> [Data shown]:
§ §

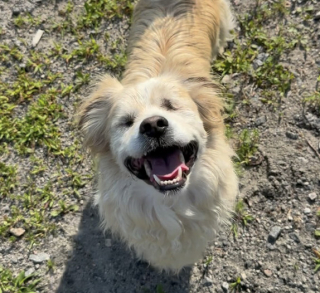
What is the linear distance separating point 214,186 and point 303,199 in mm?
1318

§ §

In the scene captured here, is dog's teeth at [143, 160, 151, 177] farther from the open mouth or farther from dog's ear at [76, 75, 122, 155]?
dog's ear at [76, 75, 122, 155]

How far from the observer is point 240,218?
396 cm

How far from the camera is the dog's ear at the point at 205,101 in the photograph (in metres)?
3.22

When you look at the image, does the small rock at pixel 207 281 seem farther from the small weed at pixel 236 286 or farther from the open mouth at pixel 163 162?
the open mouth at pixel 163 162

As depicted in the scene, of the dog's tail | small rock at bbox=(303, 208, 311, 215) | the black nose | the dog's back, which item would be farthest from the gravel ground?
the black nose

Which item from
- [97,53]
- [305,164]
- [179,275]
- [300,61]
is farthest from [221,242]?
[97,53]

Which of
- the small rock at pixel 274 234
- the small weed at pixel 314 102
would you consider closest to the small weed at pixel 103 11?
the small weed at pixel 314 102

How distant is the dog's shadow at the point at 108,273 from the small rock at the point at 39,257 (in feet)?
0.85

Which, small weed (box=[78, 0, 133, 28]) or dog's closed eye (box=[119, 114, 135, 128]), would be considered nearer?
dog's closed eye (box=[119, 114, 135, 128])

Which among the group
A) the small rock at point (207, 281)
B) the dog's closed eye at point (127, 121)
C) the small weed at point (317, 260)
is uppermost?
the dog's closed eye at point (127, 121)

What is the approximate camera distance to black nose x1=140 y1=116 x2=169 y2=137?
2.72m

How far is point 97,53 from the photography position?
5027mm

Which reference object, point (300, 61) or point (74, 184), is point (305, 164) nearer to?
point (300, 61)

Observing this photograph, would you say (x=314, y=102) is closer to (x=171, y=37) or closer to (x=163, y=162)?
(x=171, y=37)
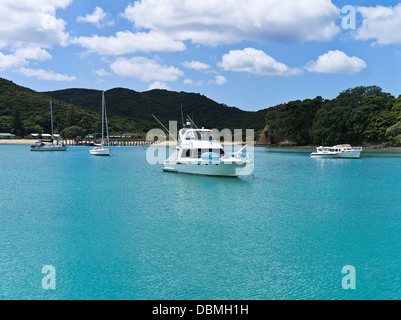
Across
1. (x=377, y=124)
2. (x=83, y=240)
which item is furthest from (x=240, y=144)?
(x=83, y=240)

§ §

> [Task requirements]: Please count the lines in the data above that contain the word "black" and reply with only that number.

> [Exercise answer]: 3